TEKSTFRAGMENT —
-- -- --
Sindsdien gaat niet minder dan 92% van de jaarlijkse Amerikaanse militaire hulp naar twee landen: Israël en Egypte. Daarnaast ontvangt Israël jaarlijks nog één miljard dollar Amerikaanse economische hulp (aangevuld met nog een rits andere financiële gunstmaatregelen) en Egypte 775 miljoen per jaar.

De vrede van Camp David werd dus zwaar gesubsidieerd maar ondertussen raakte de kern van het probleem, de Palestijnse kwestie, geen stap dichter bij een oplossing.

Wanneer Israël vandaag ondanks alles bereid is zich terug te trekken uit Zuid-Libanon en onderhandelingen aan te vatten over de Westelijke Jordaanoever en later eventueel de Golan Hoogten, dan heeft dit niet enkel te maken met de militaire impasse waarin Israël zich bevindt en de voortdurende tol aan mensenlevens die de bezetting eist en die de Israëlische publieke opinie altijd moeilijker accepteert. De blijvende Arabische vijandigheid eist namelijk ook een hoge economische tol: daar waar de economische opleving van de afgelopen jaren in de moderne Westerse economieën onder andere gebaseerd was op de creatie van vrijhandelszones zoals de EG, NAFTA, ASEAN..., kon Israël geen regionale afzetmarkt creëren voor zijn relatief ontwikkelde industrie en landbouw.
-- -- --
GEGEVENSUITTREKSEL —

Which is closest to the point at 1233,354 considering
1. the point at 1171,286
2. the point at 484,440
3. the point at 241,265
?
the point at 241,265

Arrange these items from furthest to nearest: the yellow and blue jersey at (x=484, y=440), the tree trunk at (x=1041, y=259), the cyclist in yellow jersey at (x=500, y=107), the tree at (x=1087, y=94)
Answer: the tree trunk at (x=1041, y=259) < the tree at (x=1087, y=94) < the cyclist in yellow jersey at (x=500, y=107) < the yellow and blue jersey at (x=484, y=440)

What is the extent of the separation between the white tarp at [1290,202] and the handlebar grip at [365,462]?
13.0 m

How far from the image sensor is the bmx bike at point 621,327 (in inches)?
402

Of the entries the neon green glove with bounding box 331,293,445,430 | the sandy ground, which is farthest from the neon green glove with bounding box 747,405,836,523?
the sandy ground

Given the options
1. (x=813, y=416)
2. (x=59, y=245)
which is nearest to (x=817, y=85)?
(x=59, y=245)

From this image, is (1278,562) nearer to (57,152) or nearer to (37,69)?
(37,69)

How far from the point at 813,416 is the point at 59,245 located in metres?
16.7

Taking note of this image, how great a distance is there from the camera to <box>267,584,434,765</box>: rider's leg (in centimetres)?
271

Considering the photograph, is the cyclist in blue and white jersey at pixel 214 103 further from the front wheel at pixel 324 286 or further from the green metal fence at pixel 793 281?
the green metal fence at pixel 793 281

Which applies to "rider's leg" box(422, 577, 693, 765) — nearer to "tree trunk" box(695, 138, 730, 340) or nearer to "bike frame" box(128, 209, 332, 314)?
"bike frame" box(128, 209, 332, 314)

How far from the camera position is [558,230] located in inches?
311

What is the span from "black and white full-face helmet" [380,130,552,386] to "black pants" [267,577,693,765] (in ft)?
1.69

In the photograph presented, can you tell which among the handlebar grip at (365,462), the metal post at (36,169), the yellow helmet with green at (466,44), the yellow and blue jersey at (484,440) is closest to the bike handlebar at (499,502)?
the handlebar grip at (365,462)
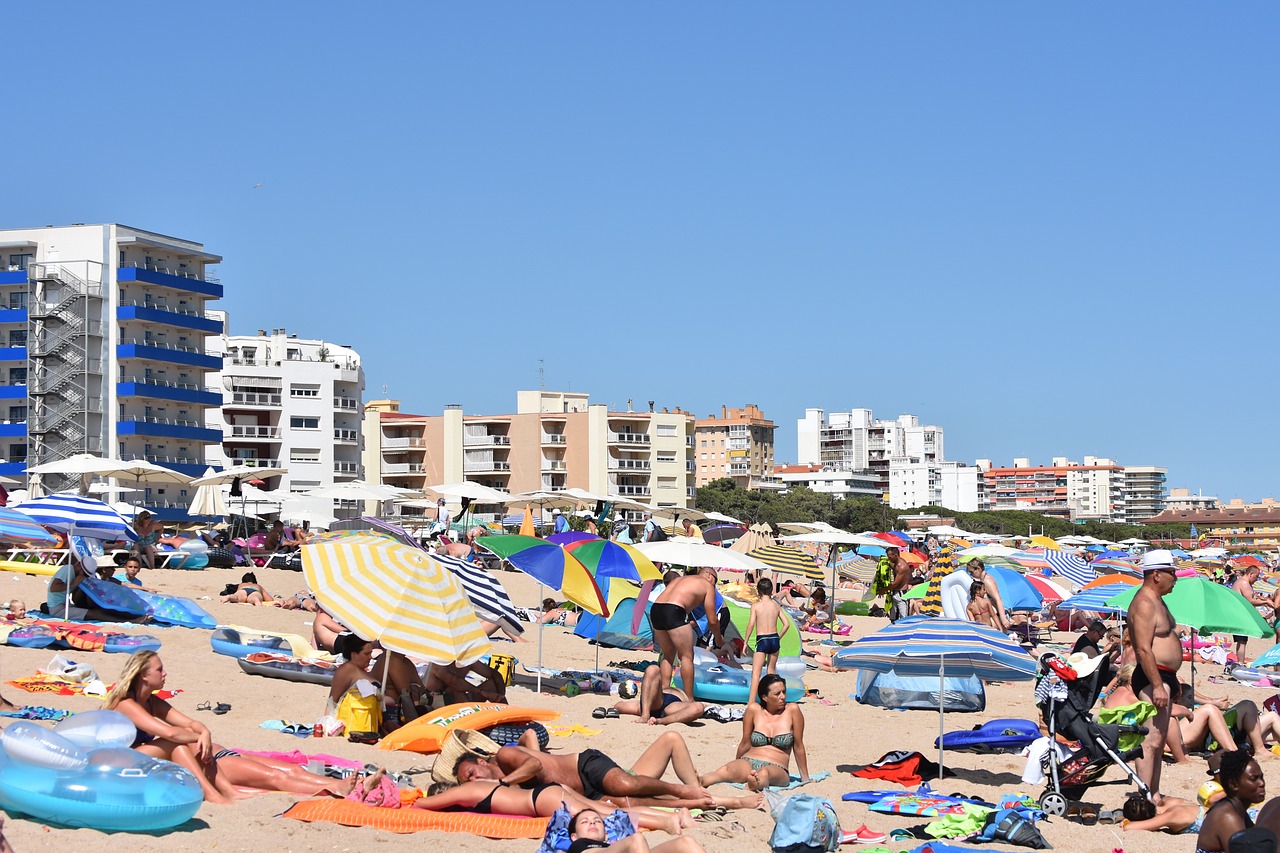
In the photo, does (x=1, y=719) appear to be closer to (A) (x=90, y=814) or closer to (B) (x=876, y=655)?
(A) (x=90, y=814)

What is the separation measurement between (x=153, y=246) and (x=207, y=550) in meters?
38.6

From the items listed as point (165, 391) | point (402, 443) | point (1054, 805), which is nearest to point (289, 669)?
point (1054, 805)

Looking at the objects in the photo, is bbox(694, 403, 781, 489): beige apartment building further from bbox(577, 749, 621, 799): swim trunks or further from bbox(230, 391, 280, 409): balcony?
bbox(577, 749, 621, 799): swim trunks

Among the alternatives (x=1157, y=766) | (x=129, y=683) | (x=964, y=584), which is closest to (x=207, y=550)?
(x=964, y=584)

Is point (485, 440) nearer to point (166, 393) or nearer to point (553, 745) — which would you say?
point (166, 393)

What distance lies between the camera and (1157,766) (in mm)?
7926

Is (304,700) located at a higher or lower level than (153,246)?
lower

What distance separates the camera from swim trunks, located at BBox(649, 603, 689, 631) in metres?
11.1

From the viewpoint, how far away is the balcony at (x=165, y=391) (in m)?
56.9

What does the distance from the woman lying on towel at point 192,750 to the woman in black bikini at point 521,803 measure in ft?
-- -- --
OPDRACHTEN —
a: Welk deel van de jaarlijkse Amerikaanse militaire hulp gaat volgens het tekstfragment naar Israël en Egypte?
b: Schrijf het tekstfragment over de vrede van Camp David verder na de laatste zin.

VERWACHTE RESULTATEN —
a: Niet minder dan 92%.

b:
Bovendien komen altijd meer Israëlische economen tot de conclusie dat de Amerikaanse geldstroom “de bureaucratie bestendigt, innovatie afremt en de competitiviteit ondermijnt” (*)

Deze economische stagnatie heeft de sociale spanningen hoog doen oplopen. In 1999 daalde de economische groei tot 1,5% en liep de werkloosheid op tot 10%, en dat in een land dat gedurende decennia een bijna volledige tewerkstelling kende. Vandaag leven 1,3 miljoen Israëliërs op een totale bevolking van 6 miljoen onder de armoedegrens. Het lot van de Palestijnen in de bezette gebieden en de zgn. “Palestijnse Autoriteit” is nog schrijnender.

In 1998 brak een massaal studentenprotest los tegen de verhoging van de inschrijvingsgelden aan de universiteiten, gevolgd door een reeks stakingen in de publieke sector in april 1999. Om een sociale explosie te vermijden is een substantiële economische groei nodig. Maar terwijl de Israëlische burgerij nog de illusie kan koesteren dat zij door haar geprivilegieerde relaties met het Westers kapitaal, haar toegang tot spitstechnologie en met een per capita inkomen van 14.000$ per jaar het meest profijt zal halen uit een regionale vrijhandelszone, dan ziet het prentje er voor het naburige Egypte totaal anders uit.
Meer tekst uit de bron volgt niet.